• [ЗАДАНИЕ 1] Пожалуйста, обновите перечень, начиная со строки с «What distance measurement» и заканчивая последней строкой перечня, обе включительно: замените «camera» на «lens», прочее не трогайте. Выведите только эти строки.

• [ФРАГМЕНТ ДОКУМЕНТА]
Читаем Мифы Советской истории полностью

Шансы на возвращение к власти более умеренных лидеров партии были значительно реальнее, так как за ними стояли реальные интересы внутри страны. Даже по мнению Р. Конквеста, которого нельзя обвинить в стремлении к оправданию Сталина, "можно было представить себе ситуацию, при которой Киров, Куйбышев, Орджоникидзе сидели бы в Политбюро с Бухариным и Пятаковым, может быть, даже и Каменевым, осуществляя умеренную программу"[619]. Такая перспектива не кажется столь уж неправдоподобной, если вспомнить, что в 50-е гг. режимы в Польше и Венгрии были возглавлены прежде репрессированными политиками. Учитывая разный интеллектуальный уровень лидеров оппозиции и членов Политбюро начала 30-х гг., можно допустить, что в случае отстранения от власти Сталина и одного-двух его ближайших сподвижников либо их гибели, новому руководству было бы трудно обойтись без видных оппозиционеров (тем более, что жизнь во многом подтвердила их правоту).

Напуганные террором, поправевшие лидеры партии могли, как в 1953 г., устранить с арены наиболее опасных «товарищей» (Сталина и его преданных соратников, потом, может быть и Троцкого). Но затем, из чувства самосохранения лидеры бюрократических кланов и фракций отказываются от практики уничтожения политических противников. Это произошло в СССР в 1957 г. Это вело к многообразию мнений в партии и в обществе. Сохранение левых коммунистов в руководстве привело бы также к самоуправлению на локальном уровне для рабочих и отчасти — крестьян. Правые коммунисты санкционировали бы новый выход крестьян из колхозов, как это было в ряде стран Восточной Европы в 50-е гг.

При плюралистичной политической системе необходим постоянный поиск компромисса социальных слоев и идеологических альтернатив. Каждый шаг требует длительных обсуждений. Развитие в этих условиях становится более эволюционным. Оно требует соответствующих кадров, возвращения в общественную жизнь «недобитых» спецов. В конечном итоге это означает возвращение к тому же латиноамериканскому пути, о котором мы говорили в связи с кризисом НЭПа, но только на более высоком уровне индустриального развития.

Победа оппозиции могла создать вариант социально-ориентированной экономики, а могла привести к дальнейшей либерализации, к настоящему «термидору», "обуржуазиванию" страны. А это возрождает разочарование и сопротивление под лозунгом «За что боролись?». Значит — сохраняется горючий материал социальной нестабильности, который Сталин сумел утилизовать и сделать горючим в топке модернизации.

Во внутренней борьбе Сталин опережал своих противников. Он не боялся случайно уничтожить тех, кто в реальности не решился бы на сопротивление ему. Столкнувшись с угрозой (реальной или потенциальной), вождь нанес "удары по площадям" и таким образом в корне ликвидировал опасность своей власти.

• [ЗАДАНИЕ 2]
Ответьте на вопросы по фрагменту документа.
(a) В каком году в СССР лидеры отказались от практики уничтожения политических противников?
(b) В каких странах в 50-е гг. режимы возглавили прежде репрессированные политики?
(c) Под каким лозунгом возрождаются разочарование и сопротивление?

• [МАТЕРИАЛ ЗАДАНИЯ]
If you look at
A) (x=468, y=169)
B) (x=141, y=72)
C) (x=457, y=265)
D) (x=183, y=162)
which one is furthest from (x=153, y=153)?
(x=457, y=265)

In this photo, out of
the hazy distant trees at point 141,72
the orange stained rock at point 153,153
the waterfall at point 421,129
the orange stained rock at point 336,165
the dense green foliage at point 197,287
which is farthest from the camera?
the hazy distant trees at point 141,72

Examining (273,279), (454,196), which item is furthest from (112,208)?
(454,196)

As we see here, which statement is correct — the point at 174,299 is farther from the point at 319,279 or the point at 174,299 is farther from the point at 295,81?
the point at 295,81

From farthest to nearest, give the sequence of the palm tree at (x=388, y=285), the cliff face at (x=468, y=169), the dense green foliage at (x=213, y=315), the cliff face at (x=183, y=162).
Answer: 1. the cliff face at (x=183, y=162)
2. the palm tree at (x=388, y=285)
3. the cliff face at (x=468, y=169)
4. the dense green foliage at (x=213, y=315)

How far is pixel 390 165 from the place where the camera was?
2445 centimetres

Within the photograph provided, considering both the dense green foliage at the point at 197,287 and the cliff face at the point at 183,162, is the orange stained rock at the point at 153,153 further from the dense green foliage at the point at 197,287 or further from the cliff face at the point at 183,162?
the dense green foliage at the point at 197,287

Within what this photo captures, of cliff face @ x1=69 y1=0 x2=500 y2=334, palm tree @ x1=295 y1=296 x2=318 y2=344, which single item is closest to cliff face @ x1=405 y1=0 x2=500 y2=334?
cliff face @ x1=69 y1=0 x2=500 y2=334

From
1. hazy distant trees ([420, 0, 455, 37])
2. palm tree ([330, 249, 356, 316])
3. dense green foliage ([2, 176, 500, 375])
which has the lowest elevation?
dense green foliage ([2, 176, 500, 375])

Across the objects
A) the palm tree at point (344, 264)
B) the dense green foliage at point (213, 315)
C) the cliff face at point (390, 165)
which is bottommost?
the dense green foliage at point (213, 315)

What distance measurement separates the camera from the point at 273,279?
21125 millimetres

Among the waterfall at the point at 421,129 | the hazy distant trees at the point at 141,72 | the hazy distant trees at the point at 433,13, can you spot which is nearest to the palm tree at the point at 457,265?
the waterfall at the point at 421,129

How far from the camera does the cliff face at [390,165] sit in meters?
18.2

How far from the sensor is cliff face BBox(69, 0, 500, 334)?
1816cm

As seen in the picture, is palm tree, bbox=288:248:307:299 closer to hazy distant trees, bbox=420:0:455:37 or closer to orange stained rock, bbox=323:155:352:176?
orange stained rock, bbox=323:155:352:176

• [ПРАВИЛЬНЫЙ ОТВЕТ 1]
What distance measurement separates the lens from the point at 273,279?
21125 millimetres

Among the waterfall at the point at 421,129 | the hazy distant trees at the point at 141,72 | the hazy distant trees at the point at 433,13, can you spot which is nearest to the palm tree at the point at 457,265?
the waterfall at the point at 421,129

How far from the lens does the cliff face at [390,165] sit in meters?
18.2

How far from the sensor is cliff face BBox(69, 0, 500, 334)?
1816cm

As seen in the picture, is palm tree, bbox=288:248:307:299 closer to hazy distant trees, bbox=420:0:455:37 or closer to orange stained rock, bbox=323:155:352:176?
orange stained rock, bbox=323:155:352:176

• [ПРАВИЛЬНЫЙ ОТВЕТ 2]
(a) В 1957 г.
(b) В Польше и Венгрии.
(c) «За что боролись?»